Undeterred in their mission to teach materials science to the next generation of scientists and engineers, GSC outreach teams overcome challenges to conduct lessons virtually.
GSC Outreach adapts to virtual format

Brian Iezzi pours liquid nitrogen into a carved MSE pumpkin for some "spooky science" on phase transitions while Duncan Greeley live streams it for a 7th grade class on Nov. 2.

The Van Vlack Lab has been officially closed to visitors since March, but on Monday it hosted 32 seventh graders from Washtenaw International Middle Academy in Ypsilanti.

Virtually, that is.

The class, led by GSC Outreach, was titled "Design in Materials Science: Properties of Metals." The lesson went over how metals respond to heat and electricity and how this determines their structure and, ultimately, their properties, which are critical to the design process. 

“We utilized two live demonstrations to explain these concepts,” explained Brian Iezzi, a Ph.D. candidate in the Shtein group who organized the session. “One was passing high voltage through an iron wire (and observing a solid phase change) and the other was thermal processing (annealing, quenching, tempering) of bobby pins. We also had a bit of fun by dropping liquid nitrogen into a pumpkin and seeing how the extremely cold nitrogen actually condenses water out of the air.” 

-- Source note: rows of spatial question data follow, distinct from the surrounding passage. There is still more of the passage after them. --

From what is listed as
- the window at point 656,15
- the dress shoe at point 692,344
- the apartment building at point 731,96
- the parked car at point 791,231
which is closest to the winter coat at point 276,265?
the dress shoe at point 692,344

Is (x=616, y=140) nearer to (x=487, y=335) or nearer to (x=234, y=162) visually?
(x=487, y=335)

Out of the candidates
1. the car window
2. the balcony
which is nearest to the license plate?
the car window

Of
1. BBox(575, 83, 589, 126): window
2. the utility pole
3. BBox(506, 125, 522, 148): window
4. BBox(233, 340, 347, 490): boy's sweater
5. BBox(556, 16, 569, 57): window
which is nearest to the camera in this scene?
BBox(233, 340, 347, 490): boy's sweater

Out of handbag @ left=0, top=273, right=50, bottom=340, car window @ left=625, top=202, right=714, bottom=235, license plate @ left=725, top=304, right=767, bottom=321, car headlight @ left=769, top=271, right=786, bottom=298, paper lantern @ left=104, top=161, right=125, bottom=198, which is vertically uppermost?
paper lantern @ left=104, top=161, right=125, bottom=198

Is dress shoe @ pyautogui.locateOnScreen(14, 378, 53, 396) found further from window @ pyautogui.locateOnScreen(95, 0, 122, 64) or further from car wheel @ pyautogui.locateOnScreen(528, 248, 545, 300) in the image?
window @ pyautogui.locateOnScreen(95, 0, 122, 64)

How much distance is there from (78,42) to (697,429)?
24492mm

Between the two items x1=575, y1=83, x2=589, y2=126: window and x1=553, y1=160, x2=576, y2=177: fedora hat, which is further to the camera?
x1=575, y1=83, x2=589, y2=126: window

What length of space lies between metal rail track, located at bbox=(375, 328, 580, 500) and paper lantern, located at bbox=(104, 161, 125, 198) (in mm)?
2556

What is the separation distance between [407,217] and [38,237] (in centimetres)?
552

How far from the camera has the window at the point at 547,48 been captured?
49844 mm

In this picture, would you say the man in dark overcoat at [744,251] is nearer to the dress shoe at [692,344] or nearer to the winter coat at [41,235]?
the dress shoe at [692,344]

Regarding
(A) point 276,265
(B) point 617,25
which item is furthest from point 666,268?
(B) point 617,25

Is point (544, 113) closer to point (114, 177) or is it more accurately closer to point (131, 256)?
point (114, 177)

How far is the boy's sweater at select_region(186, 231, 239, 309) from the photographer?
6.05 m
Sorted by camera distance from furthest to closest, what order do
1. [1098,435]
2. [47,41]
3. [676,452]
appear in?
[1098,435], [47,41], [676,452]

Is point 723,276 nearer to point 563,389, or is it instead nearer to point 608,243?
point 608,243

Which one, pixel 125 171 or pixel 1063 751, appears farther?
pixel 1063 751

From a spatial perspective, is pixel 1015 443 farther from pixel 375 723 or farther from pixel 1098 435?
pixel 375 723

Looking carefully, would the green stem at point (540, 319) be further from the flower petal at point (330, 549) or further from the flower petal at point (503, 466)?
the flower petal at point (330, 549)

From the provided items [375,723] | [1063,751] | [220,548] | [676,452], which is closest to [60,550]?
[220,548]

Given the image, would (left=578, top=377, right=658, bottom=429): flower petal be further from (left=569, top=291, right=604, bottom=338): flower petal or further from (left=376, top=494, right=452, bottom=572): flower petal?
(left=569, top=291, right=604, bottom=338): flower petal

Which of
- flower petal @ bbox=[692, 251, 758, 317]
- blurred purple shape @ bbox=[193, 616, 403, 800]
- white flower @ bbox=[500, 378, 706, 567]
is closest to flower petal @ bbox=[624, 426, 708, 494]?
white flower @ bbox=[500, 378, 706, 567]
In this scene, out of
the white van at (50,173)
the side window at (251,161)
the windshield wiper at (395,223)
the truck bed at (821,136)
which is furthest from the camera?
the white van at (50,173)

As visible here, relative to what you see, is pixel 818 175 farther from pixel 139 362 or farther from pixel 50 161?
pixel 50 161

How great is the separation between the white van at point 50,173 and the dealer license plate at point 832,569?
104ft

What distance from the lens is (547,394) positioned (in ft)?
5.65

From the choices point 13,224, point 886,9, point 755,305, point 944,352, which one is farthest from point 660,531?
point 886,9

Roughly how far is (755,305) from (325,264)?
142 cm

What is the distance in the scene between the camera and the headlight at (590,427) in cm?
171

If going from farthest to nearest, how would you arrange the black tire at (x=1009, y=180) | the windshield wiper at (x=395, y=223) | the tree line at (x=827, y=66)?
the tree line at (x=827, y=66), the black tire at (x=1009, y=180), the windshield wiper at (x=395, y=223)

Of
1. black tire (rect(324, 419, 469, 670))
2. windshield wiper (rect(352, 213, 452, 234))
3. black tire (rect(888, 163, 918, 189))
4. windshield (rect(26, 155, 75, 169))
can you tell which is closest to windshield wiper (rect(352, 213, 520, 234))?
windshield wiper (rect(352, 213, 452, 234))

In a normal year, GSC teams usually travel to two area schools a semester, but, with local schools not meeting in person this fall, the outreach teams faced new challenges. The first was getting lost in the shuffle as teachers scrambled to adjust their teaching to an all-online format. Not surprisingly, inviting special guests to come do outreach was not a top priority.

“Luckily, things have settled down a bit and we have been getting more teachers interested again,” Iezzi said.

Now back on teachers’ radar, the next challenge is ensuring engagement with the students in a virtual format. 

“When we are in the classroom, we are free to move around and ask questions as we are doing demonstrations,” commented Iezzi. “We have tried compensating for this by structuring the lesson to utilize moderated breakout rooms with our volunteers.”

So, for Monday’s class of 32 students, they enlisted seven additional volunteers to moderate breakout rooms and ask questions and/or lead discussion. While recruiting more volunteers has required more coordination on the organizers’ part, the reduced time commitment more than makes up for it.

“Overall, I think it is an exciting method because our biggest issue typically is getting volunteers to set aside a half - or whole - day to go out to a school,” said Iezzi. “Now, we can hop on a call for an hour from anywhere - and also to anywhere.”

For all the outreach volunteers, the reward of teaching materials science to the next generation of scientists and engineers is worth the extra effort necessary to adapt lessons to the new virtual reality. 

“It's getting our creative energy flowing trying to figure out how to create a meaningful learning experience virtually,” concluded Iezzi. “Hopefully this can help the outreach program moving forward.”